Cada um fará um uso interessante disso, mas o que dá para dizer é que a potência pode ser o que você quiser: sujeito, Eu, consciência, alma, espírito. Vamos falar de uma maneira simples: é aquilo que nos faz existir. Sem a potência, nós não existimos. É a fonte da nossa força. O que seria a força, em relação à potência? A força é já a potência em ato. É aquilo que liga essa potência ao seu devir, ao seu movimento diferencial, ao seu movimento de efetuação. Isso já é uma força de existir. Então essa força de existir, o que importa? É que ela não tem forma prévia, isso é fundamental. Esta é uma das grandes diferenças do pensamento da Esquizoanálise para as outras teorias e práticas psis. É que nós não pressupomos uma forma prévia para a nossa essência. E a nossa essência, à medida em que é uma potência de acontecer, esse acontecimento também não tem uma verdade, também não tem uma forma. Ele é uma linha de variação. Isso é essencial.
O que acontece? Quando a forma emerge? Quando o desejo começa a se estratificar? Quando o nosso desejo cai, submetido a um estado afetivo? É quando a nossa potência de acontecer se confunde com aquilo que aconteceu a ela, e esse acontecido dela mesma se cola e a reduz a si, a reduz a esse limite que ela se tornou. Então esse acontecido toma o lugar da potência de acontecer. Ao nosso ver, aqui está um foco, aqui está um elemento crítico que passa despercebido para a grande maioria das teorias e práticas dominantes ligadas ao desejo, ao inconsciente e à psiquê humanos. Isso é uma condição que faz com que percebamos que nós humanos estamos atrelados a um estado afetivo, e esse estado afetivo não é percebido como estado, ele é confundido com a nossa essência. E foi isso, inclusive, que fez Freud confundir a natureza do desejo com um desejo incestuoso e parricida. O desejo que ele denominou como “edipiano”, apesar de isso não ter nada a ver com o Édipo de Sófocles, o Édipo grego. Mas Freud fez essa interpretação.
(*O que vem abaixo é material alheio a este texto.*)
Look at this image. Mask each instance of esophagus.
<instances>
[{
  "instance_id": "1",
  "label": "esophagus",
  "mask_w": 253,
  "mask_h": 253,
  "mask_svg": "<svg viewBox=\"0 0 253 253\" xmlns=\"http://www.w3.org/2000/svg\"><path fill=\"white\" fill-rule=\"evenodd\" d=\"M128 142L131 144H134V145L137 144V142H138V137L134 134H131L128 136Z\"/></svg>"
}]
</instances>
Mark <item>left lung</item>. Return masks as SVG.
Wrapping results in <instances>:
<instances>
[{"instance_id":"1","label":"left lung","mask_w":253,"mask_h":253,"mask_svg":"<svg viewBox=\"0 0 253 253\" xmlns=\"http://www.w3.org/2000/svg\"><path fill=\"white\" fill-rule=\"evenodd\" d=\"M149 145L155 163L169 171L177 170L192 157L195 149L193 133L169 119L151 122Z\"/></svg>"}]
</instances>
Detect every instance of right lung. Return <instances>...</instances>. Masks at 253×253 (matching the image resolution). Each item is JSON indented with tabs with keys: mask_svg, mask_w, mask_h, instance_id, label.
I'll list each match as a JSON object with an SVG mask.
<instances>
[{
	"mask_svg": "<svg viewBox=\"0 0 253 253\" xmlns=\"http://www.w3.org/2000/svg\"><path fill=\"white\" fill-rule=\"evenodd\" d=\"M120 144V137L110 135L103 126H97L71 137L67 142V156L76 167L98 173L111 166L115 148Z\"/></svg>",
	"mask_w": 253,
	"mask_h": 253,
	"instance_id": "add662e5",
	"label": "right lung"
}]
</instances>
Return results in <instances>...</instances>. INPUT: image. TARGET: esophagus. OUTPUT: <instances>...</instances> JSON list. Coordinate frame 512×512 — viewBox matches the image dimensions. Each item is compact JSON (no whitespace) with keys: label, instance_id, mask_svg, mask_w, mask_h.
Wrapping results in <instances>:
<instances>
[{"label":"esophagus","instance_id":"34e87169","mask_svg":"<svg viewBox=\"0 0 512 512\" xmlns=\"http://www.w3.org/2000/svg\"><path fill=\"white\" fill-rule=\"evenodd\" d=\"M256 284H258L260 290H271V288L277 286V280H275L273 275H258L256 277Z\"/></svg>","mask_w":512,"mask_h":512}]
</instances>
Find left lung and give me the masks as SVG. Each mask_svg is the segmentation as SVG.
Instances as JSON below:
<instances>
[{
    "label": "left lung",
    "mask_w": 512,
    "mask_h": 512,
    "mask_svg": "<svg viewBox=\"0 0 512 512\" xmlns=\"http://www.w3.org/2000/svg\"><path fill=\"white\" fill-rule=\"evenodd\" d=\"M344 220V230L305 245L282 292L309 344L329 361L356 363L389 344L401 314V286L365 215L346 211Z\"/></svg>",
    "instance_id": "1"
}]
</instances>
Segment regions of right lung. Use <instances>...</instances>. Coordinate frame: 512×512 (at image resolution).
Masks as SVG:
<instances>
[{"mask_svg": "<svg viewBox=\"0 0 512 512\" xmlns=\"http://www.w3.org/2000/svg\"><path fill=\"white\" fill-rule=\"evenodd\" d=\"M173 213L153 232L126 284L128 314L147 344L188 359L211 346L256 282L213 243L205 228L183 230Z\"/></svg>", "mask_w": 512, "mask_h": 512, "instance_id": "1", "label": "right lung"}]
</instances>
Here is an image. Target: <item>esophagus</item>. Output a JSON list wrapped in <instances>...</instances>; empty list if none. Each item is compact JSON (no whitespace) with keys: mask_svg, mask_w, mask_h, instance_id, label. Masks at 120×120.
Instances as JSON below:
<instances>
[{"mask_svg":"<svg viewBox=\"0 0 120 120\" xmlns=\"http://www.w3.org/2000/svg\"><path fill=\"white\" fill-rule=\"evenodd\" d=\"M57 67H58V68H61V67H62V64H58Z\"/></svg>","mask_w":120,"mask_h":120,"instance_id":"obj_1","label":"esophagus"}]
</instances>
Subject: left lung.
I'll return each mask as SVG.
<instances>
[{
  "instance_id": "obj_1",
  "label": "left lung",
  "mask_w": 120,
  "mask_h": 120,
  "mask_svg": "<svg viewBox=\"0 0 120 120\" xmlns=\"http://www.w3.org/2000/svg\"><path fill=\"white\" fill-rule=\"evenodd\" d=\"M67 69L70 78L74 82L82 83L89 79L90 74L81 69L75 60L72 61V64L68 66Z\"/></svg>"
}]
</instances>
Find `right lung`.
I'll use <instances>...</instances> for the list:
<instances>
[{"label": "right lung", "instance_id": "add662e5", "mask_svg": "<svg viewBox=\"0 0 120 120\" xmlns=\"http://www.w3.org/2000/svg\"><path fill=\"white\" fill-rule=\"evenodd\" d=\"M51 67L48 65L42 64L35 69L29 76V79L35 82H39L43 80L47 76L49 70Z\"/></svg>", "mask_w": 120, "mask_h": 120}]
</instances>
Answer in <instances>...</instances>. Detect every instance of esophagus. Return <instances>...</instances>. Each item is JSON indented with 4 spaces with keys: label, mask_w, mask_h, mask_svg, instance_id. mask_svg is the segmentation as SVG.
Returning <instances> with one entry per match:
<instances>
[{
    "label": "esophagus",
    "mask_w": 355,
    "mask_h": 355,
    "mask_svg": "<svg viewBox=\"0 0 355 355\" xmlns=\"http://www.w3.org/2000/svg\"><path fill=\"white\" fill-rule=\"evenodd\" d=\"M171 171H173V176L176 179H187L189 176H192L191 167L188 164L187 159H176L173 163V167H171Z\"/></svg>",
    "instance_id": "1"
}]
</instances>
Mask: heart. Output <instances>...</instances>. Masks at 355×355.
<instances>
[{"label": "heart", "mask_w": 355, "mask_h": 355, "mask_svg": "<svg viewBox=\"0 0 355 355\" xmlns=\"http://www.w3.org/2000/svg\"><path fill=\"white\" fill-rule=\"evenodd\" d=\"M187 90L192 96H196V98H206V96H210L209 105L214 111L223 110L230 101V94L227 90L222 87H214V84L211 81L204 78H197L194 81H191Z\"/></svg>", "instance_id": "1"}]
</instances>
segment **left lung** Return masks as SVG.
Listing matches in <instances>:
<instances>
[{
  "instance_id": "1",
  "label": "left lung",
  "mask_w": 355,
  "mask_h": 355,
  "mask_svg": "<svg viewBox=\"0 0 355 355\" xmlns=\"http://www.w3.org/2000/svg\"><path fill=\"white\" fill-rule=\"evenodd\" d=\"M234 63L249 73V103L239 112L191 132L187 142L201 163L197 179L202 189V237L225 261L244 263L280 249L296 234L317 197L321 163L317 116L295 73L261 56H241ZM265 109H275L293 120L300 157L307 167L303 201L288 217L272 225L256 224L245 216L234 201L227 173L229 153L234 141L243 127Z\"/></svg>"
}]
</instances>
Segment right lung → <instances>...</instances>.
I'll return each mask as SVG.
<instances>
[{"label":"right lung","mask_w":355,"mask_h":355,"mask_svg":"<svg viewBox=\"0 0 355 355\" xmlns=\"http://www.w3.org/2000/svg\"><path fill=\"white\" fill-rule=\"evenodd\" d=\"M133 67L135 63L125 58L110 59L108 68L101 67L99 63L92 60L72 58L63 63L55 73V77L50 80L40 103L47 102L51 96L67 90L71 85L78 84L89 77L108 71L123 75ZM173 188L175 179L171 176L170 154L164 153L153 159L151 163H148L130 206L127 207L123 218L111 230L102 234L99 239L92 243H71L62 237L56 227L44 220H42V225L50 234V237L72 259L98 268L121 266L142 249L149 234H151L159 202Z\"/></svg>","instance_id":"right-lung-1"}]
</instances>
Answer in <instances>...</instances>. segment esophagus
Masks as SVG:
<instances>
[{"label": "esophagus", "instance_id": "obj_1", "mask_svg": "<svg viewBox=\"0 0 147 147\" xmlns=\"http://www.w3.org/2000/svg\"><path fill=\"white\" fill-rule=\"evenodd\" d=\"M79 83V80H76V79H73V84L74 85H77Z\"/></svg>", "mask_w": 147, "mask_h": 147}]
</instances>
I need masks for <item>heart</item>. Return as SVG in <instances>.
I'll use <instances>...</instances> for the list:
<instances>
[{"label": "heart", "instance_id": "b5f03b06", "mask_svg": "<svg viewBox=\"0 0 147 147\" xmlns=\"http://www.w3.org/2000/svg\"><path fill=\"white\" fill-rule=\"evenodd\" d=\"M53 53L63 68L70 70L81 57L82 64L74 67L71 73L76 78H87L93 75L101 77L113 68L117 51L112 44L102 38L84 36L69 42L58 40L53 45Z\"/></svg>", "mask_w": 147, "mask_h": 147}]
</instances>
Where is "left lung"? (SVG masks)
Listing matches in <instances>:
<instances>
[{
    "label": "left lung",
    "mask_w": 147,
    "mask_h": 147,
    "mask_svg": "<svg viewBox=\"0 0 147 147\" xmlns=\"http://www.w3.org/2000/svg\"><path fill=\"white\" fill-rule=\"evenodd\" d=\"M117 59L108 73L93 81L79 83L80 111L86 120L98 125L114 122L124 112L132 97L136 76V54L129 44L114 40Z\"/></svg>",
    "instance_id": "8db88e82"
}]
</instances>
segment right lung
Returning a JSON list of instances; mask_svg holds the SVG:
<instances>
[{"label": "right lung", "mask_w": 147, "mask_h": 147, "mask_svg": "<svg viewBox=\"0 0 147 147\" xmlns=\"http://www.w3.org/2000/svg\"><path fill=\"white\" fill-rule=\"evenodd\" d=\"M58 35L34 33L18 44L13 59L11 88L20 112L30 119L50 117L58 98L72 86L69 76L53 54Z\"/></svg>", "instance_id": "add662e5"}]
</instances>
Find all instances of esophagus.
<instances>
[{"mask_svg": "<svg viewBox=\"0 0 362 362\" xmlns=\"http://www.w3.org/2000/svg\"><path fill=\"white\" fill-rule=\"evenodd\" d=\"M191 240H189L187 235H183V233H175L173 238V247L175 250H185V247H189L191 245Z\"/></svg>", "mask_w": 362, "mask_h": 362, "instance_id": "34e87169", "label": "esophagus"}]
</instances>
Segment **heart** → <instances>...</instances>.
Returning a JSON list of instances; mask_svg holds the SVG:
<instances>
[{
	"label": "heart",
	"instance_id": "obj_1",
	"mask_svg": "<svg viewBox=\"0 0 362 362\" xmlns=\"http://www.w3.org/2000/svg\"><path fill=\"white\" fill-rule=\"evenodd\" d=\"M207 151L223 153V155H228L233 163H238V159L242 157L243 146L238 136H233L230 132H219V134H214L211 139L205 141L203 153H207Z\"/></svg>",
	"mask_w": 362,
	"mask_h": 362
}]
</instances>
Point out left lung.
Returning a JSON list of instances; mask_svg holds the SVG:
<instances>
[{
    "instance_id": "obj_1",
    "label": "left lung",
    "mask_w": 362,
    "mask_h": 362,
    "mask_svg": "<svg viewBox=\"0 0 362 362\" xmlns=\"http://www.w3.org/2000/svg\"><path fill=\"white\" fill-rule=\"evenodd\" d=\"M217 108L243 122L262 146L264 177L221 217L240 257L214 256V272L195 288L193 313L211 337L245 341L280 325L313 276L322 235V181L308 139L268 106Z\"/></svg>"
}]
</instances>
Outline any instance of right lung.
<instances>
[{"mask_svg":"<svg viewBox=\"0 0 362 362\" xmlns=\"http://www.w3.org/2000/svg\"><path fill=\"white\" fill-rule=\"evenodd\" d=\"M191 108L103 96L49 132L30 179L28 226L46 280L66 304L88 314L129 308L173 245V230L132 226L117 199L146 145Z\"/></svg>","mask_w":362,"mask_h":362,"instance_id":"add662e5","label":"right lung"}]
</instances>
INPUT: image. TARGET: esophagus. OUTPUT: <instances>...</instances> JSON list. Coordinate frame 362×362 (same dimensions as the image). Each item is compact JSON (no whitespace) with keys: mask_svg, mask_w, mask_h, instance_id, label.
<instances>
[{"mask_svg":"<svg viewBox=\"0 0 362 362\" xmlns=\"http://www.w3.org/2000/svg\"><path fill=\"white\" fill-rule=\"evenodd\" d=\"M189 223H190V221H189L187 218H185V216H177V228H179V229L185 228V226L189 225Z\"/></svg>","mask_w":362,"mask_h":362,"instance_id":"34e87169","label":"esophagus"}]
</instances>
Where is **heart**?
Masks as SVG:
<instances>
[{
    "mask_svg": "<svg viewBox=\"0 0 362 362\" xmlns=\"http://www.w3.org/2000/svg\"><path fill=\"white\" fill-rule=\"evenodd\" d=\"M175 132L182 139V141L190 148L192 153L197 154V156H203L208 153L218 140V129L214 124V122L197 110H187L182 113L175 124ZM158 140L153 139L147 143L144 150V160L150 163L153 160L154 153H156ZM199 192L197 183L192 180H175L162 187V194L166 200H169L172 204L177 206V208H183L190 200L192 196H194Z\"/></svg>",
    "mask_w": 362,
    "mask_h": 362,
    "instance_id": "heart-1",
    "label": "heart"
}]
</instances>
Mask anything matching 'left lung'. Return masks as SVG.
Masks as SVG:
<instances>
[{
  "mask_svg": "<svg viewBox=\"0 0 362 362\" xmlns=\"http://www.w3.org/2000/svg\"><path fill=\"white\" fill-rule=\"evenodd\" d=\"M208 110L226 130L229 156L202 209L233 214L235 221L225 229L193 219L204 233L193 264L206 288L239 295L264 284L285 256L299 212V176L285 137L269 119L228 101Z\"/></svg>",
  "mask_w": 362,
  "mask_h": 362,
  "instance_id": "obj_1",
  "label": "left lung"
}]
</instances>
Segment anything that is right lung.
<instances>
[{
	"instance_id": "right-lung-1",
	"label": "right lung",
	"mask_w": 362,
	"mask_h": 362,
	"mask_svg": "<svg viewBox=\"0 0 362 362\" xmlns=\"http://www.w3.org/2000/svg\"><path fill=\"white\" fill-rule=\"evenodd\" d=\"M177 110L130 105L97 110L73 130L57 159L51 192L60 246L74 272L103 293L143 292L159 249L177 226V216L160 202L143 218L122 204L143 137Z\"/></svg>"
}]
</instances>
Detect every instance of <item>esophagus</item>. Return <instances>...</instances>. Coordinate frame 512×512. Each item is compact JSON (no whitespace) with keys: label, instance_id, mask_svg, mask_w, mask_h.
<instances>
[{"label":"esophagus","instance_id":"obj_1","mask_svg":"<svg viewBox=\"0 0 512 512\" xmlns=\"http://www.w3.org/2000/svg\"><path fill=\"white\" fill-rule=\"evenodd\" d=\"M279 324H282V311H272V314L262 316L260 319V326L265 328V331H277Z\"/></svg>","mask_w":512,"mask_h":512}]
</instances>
É preciso que façamos essa diferença, e essa diferença acontece exatamente quando aquilo que nos determina de fora, uma força, uma potência em ato que nós encontramos fora de nós, nos toca de uma maneira tal que faz com que a nossa existência, a nossa força de existir seja determinada prioritariamente por essa força externa. No encontro com essa força, a nossa potência em ato, a nossa força de existir é marcada, é afetada e acaba acontecendo a ela uma modificação, ou uma afecção, como diria Spinoza. Toda potência em ato encontrando outra potência em ato se preenche de uma afecção, de uma modificação. E essa modificação se refere à força exterior como uma causa, seja do bem ou do mal, que a ela acontece. Uma afecção pode levar a um afeto triste ou a um afeto alegre. Ou seja, ela pode fazer a nossa potência e a capacidade de existir que corresponde à nossa potência variar de uma realidade menor para uma realidade maior — e aí seríamos preenchidos de alegria, e a causa exterior seria investida de amor, nós ligaríamos a nossa alegria a essa causa que elevaria a nossa potência de existir, e então amaríamos essa causa, um outro que gerou esse bom encontro; ou nós, no caso de um mau encontro, preenchidos de tristeza que estaríamos, pois a nossa potência de existir, a nossa capacidade de existir que corresponde à nossa potência diminuiria de realidade, iria de uma realidade maior para uma realidade menor, seríamos, portanto, preenchidos de tristeza e remeteríamos essa tristeza a essa causa exterior, que por sua vez se tornaria inimiga de nós mesmos e seria fonte de ódio. Então nós odiaríamos aquilo que diminuiria nossa potência de existir e ameaçaria a nossa existência.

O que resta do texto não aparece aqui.